Nine of the top ten PPP lenders with the highest rate of suspicious loans are fintechs — and the remaining one acts like a fintech company, according to the study by researchers at the McCombs School of Business at the University of Texas at Austin.
Altogether, the researchers found that 1.8 million PPP loans with a total value of $76.3 billion had suspicious characteristics.
The report points to regulatory gaps and due diligence failures that allowed for suspicious lending of taxpayer money intended to help mom-and-pop shops hurt by the pandemic.
“These findings highlight the large costs of low oversight and lack of sufficient negative ramifications to borrowers and lenders for poor lending practices in the PPP,” the academics concluded.
‘Turned a blind eye’
In particular, the report found that the largest three fintech issuers of PPP loans — Cross River, Capital Plus and Harvest — all had “high and increasing rates” of misreporting and received more than $900 million each in processing fees.
The sheer scope of the suspicious lending by the fintechs, the authors wrote, suggests that “many lenders either encouraged such loans, turned a blind eye to them or had lax oversight procedures.”
Cross River, Capital Plus and Harvest did not respond to requests for comment.
The Financial Technology Association, an industry trade group, defended the role of fintechs during the pandemic.
“Despite evolving government guidance and inadequate processing systems, financial technology companies executed the goal of the PPP program with the regulatory compliance standards in mind throughout the lending process, helping to save hundreds of thousands of small businesses,” Penny Lee, the trade group’s CEO, said in a statement.
Lee also pointed the finger at traditional lenders.
“While small businesses suffered, many large, legacy financial institutions refused to provide loans to businesses without existing relationships,” she said in the statement.
Fintechs use digital technology to issue loans, hold deposits and provide other banking services, typically without physical bank branches. This newer model leans heavily on algorithms to screen loan applications and sometimes lacks the robust compliance procedures that traditional banks rely on. Fintechs also tend to face less oversight from regulators.
“There is a tradeoff between quick and easy access to government funds and potential for abuse,” Sam Kruger, one of the study’s authors and an assistant finance professor at the University of Texas at Austin, said in an interview.

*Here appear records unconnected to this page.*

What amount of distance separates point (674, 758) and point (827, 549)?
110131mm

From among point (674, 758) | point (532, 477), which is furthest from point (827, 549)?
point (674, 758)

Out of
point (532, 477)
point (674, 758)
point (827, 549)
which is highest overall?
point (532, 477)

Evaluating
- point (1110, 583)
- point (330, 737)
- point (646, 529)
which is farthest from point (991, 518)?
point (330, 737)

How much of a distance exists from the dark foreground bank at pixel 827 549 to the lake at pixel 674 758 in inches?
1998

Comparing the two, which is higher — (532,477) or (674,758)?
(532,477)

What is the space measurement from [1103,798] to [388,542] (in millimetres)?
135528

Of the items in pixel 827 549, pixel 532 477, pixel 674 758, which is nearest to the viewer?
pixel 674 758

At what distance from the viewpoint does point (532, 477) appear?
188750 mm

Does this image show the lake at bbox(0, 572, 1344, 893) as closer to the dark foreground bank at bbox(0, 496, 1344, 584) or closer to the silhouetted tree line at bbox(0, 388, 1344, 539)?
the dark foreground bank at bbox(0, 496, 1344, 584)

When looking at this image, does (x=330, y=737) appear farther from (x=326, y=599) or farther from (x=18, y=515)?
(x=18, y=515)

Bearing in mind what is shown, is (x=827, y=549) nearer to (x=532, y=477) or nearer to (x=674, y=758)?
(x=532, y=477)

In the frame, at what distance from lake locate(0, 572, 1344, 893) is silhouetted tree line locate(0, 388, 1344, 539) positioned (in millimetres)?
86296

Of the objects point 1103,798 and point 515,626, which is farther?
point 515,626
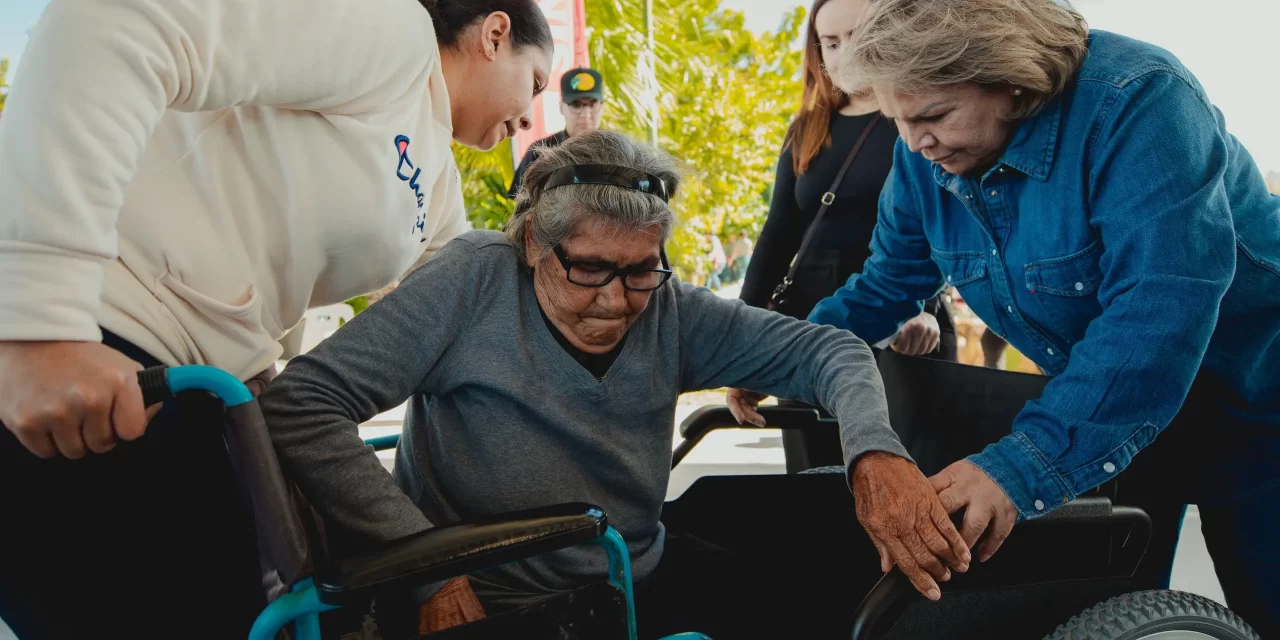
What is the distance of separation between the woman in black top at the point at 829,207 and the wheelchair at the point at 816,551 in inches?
14.6

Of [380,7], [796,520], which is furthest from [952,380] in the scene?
[380,7]

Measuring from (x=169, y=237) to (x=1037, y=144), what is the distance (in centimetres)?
112

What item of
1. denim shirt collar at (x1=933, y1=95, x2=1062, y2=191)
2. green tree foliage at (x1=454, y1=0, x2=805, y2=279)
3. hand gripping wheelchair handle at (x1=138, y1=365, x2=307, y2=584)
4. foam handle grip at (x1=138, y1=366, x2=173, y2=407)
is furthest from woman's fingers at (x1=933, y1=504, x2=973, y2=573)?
green tree foliage at (x1=454, y1=0, x2=805, y2=279)

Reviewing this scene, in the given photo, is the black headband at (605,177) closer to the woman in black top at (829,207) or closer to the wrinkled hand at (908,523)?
the wrinkled hand at (908,523)

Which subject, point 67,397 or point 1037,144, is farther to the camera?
point 1037,144

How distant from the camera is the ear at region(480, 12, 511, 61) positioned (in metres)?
1.31

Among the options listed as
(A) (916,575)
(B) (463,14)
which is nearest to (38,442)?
(B) (463,14)

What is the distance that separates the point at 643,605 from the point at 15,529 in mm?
818

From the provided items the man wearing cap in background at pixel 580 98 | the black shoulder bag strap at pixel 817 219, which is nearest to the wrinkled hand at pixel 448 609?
the black shoulder bag strap at pixel 817 219

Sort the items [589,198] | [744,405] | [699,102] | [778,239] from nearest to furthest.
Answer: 1. [589,198]
2. [744,405]
3. [778,239]
4. [699,102]

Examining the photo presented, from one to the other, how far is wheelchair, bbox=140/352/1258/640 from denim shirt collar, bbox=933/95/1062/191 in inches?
13.7

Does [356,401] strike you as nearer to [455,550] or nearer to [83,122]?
[455,550]

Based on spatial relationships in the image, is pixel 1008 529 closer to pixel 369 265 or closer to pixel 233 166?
pixel 369 265

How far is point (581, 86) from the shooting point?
3.27 meters
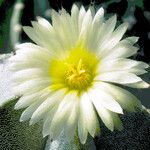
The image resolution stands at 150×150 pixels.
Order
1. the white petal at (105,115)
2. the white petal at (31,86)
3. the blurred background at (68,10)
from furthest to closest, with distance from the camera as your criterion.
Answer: the blurred background at (68,10) → the white petal at (31,86) → the white petal at (105,115)

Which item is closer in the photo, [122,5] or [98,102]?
[98,102]

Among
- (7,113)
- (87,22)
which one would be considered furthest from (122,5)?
(7,113)

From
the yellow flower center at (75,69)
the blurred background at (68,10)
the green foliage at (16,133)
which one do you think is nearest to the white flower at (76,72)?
the yellow flower center at (75,69)

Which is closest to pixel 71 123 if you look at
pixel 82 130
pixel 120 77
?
pixel 82 130

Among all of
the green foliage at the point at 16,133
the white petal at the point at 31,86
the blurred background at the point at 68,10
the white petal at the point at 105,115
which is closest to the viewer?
the white petal at the point at 105,115

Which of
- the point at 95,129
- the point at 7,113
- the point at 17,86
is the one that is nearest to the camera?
the point at 95,129

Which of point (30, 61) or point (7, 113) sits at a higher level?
point (30, 61)

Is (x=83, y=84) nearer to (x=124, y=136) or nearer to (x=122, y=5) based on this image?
(x=124, y=136)

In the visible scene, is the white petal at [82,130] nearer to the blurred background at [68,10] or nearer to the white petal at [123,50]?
the white petal at [123,50]
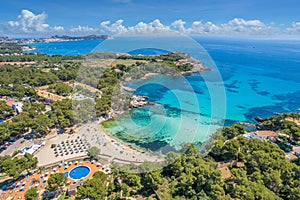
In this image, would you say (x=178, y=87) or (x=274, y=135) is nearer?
(x=274, y=135)

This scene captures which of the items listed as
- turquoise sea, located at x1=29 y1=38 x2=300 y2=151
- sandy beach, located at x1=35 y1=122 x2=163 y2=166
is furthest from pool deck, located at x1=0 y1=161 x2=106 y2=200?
turquoise sea, located at x1=29 y1=38 x2=300 y2=151

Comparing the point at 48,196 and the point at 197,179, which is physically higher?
the point at 197,179

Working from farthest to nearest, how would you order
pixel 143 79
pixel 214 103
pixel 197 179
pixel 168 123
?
pixel 143 79, pixel 214 103, pixel 168 123, pixel 197 179

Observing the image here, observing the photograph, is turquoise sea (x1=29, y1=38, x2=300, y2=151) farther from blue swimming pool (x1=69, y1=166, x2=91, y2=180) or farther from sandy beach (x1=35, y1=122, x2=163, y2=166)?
blue swimming pool (x1=69, y1=166, x2=91, y2=180)

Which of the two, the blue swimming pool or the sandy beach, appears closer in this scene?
the blue swimming pool

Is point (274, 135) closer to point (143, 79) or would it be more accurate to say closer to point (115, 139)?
point (115, 139)

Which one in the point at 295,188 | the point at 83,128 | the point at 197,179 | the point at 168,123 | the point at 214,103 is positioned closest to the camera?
the point at 295,188

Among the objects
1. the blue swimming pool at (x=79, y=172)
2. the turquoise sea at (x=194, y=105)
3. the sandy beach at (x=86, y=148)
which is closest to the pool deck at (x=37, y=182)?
the blue swimming pool at (x=79, y=172)

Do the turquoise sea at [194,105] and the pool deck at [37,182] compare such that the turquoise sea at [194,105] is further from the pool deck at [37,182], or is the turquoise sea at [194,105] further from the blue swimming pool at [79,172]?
the blue swimming pool at [79,172]

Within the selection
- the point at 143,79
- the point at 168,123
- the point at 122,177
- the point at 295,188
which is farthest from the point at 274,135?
the point at 143,79
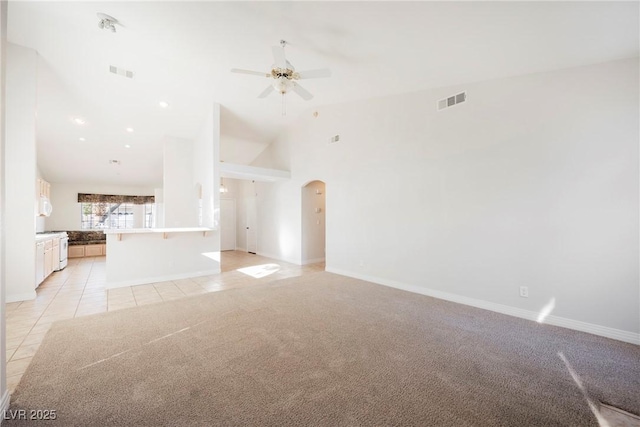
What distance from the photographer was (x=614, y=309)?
2754 millimetres

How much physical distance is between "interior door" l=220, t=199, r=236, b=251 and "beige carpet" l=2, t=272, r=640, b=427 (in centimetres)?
621

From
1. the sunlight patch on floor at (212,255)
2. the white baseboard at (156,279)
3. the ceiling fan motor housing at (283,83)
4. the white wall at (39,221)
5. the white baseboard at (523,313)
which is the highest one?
the ceiling fan motor housing at (283,83)

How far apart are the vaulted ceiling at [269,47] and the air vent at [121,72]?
76 mm

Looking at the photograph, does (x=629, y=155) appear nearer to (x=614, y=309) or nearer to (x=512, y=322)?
(x=614, y=309)

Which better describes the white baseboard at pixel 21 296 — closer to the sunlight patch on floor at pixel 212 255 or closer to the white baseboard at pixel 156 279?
the white baseboard at pixel 156 279

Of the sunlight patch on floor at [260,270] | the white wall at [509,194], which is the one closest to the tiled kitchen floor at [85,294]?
the sunlight patch on floor at [260,270]

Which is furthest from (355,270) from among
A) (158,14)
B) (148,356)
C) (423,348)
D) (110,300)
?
(158,14)

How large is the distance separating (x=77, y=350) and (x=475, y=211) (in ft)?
15.9

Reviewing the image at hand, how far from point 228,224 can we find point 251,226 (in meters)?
1.30

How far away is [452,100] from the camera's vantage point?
395cm

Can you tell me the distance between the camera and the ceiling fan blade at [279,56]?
2748 millimetres

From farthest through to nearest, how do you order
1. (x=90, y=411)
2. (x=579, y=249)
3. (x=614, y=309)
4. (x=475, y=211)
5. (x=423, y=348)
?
1. (x=475, y=211)
2. (x=579, y=249)
3. (x=614, y=309)
4. (x=423, y=348)
5. (x=90, y=411)

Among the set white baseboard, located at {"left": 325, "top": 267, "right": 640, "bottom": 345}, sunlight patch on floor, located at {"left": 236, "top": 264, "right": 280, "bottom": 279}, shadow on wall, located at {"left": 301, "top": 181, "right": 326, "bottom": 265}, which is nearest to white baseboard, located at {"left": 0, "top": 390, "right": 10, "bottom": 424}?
sunlight patch on floor, located at {"left": 236, "top": 264, "right": 280, "bottom": 279}

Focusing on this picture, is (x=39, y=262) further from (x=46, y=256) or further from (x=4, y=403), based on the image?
(x=4, y=403)
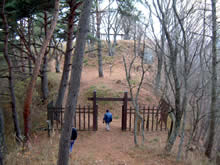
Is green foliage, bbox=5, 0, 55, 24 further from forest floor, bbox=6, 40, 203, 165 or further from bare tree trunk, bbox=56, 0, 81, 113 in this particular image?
forest floor, bbox=6, 40, 203, 165

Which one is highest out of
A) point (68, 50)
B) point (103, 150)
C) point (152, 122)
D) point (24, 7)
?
point (24, 7)

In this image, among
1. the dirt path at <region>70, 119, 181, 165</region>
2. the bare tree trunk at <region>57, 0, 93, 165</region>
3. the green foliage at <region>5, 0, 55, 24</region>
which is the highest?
the green foliage at <region>5, 0, 55, 24</region>

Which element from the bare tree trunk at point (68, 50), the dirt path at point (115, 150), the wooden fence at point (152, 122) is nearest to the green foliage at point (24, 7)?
the bare tree trunk at point (68, 50)

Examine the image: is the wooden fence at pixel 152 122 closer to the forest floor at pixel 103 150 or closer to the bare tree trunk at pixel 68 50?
the forest floor at pixel 103 150

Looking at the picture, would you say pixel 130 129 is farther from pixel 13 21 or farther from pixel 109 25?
pixel 109 25

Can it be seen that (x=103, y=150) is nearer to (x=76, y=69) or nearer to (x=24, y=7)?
(x=76, y=69)

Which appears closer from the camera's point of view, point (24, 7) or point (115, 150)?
point (24, 7)

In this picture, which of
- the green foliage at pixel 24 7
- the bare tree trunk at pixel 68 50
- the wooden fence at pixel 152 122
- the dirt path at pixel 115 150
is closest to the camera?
the dirt path at pixel 115 150

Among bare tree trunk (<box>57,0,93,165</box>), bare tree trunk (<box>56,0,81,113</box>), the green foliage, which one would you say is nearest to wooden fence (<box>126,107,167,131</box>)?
bare tree trunk (<box>56,0,81,113</box>)

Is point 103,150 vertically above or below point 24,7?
below

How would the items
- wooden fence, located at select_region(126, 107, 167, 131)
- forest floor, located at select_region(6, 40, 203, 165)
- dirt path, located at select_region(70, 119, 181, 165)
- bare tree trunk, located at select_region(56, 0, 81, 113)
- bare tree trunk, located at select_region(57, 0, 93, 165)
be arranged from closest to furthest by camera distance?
bare tree trunk, located at select_region(57, 0, 93, 165)
forest floor, located at select_region(6, 40, 203, 165)
dirt path, located at select_region(70, 119, 181, 165)
bare tree trunk, located at select_region(56, 0, 81, 113)
wooden fence, located at select_region(126, 107, 167, 131)

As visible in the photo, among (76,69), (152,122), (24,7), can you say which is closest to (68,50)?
(24,7)

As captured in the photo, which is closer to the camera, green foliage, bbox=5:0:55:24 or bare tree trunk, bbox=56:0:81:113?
green foliage, bbox=5:0:55:24

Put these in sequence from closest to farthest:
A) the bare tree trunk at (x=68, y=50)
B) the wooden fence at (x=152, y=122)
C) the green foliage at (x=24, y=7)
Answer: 1. the green foliage at (x=24, y=7)
2. the bare tree trunk at (x=68, y=50)
3. the wooden fence at (x=152, y=122)
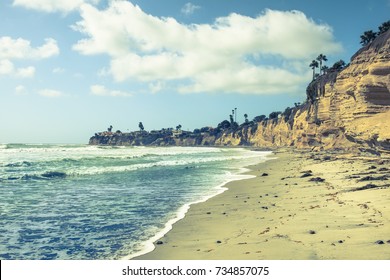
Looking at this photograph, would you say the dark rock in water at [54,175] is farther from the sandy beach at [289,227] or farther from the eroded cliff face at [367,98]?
the eroded cliff face at [367,98]

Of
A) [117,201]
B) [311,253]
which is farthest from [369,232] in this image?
[117,201]

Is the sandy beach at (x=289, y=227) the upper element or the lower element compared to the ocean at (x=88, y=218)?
upper

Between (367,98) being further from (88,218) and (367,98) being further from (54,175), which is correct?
(54,175)

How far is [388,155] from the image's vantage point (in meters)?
26.3

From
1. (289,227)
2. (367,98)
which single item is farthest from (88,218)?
(367,98)

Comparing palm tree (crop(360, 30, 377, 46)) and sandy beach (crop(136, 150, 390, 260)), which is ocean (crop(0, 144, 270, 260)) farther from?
palm tree (crop(360, 30, 377, 46))

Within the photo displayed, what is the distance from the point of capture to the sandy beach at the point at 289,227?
7.04m

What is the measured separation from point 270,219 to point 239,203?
3.71 m

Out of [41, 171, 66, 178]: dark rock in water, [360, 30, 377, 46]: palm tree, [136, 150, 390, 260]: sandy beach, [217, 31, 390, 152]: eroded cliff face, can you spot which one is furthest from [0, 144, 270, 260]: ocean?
[360, 30, 377, 46]: palm tree

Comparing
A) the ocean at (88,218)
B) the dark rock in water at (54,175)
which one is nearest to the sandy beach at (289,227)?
the ocean at (88,218)

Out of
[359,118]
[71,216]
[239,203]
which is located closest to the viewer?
[71,216]

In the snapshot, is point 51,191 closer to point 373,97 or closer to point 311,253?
point 311,253

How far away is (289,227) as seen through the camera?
9.16 meters

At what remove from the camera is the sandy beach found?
7035 mm
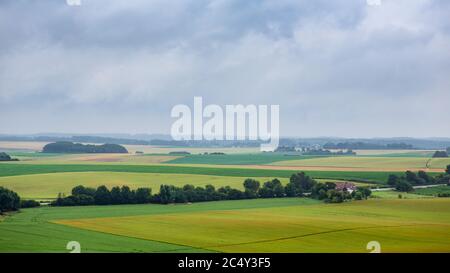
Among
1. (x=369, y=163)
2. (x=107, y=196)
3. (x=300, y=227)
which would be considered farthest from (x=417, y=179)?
(x=300, y=227)

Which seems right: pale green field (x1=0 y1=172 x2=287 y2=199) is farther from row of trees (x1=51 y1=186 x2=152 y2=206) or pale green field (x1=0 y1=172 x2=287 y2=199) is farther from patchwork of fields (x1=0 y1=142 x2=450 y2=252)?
row of trees (x1=51 y1=186 x2=152 y2=206)

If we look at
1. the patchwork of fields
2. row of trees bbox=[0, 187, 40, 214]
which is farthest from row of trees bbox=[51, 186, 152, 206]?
row of trees bbox=[0, 187, 40, 214]

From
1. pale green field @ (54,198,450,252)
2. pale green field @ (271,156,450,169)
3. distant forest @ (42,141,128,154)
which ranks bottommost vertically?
pale green field @ (54,198,450,252)

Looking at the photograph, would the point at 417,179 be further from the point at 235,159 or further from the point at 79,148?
the point at 79,148

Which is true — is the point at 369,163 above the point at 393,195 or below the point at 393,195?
above
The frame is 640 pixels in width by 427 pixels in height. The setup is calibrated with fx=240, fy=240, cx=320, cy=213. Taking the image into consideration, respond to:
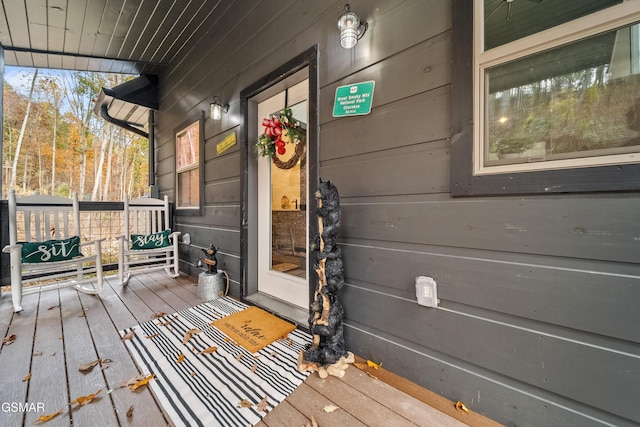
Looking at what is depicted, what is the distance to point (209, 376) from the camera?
125cm

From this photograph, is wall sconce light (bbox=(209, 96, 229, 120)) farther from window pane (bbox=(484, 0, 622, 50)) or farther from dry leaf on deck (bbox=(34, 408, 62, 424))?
dry leaf on deck (bbox=(34, 408, 62, 424))

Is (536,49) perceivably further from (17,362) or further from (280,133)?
(17,362)

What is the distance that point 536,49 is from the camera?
2.92ft

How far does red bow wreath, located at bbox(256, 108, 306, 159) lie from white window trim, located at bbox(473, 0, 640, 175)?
4.09 ft

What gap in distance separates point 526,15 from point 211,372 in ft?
7.03

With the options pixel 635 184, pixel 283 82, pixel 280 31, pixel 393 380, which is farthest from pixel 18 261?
pixel 635 184

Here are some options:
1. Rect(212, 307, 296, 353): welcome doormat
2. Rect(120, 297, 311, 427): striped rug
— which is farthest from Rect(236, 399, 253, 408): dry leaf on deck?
Rect(212, 307, 296, 353): welcome doormat

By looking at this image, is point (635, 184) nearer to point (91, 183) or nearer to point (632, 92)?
point (632, 92)

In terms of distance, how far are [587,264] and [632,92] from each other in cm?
56

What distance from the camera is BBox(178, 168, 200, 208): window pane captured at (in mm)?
3085

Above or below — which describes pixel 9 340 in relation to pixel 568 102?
below

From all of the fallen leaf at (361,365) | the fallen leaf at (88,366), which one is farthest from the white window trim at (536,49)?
the fallen leaf at (88,366)

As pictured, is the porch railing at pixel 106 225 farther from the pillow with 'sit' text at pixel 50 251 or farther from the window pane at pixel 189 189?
the pillow with 'sit' text at pixel 50 251

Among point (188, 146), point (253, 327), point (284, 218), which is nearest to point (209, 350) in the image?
point (253, 327)
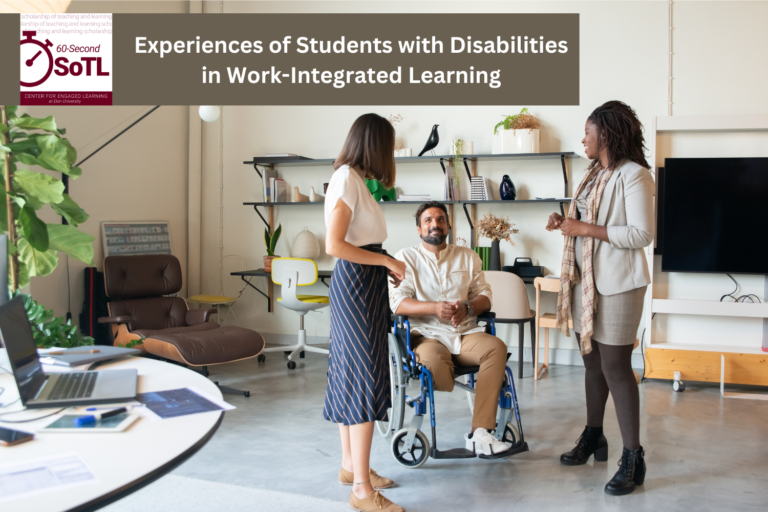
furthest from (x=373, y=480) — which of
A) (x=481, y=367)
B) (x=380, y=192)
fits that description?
(x=380, y=192)

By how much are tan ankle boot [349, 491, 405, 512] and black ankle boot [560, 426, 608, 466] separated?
35.0 inches

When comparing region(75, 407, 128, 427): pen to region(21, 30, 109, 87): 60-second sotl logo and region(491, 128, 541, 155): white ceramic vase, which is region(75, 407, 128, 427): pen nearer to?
region(21, 30, 109, 87): 60-second sotl logo

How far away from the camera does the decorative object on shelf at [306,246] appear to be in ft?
17.6

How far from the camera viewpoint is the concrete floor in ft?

To identify potential fraud, the academics looked for red flags in PPP loan applications, including businesses that weren’t registered, the existence of multiple businesses at a residential address, unusually high implied compensation per employee and large inconsistencies in the number of workers reported in applications for other government programs.
“Online lending does not appear to be the problem in and of itself,” the report said. “One thing that sets Square and Intuit apart is that they have established relationships with customers based on a broad suite of payment, accounting, payroll, and other financial support services.”
Luxury cars, jewelry and other items bought with PPP funds
Federal prosecutors have gone after dozens of applicants who allegedly exploited the emergency program.
Since the PPP launched, the Justice Department says it has prosecuted more than 100 defendants in over 70 criminal cases involving the program. The DOJ has seized more than $65 million in cash proceeds from what it says were fraudulently obtained PPP funds. Prosecutors have also seized real estate and luxury items purchased with the loans.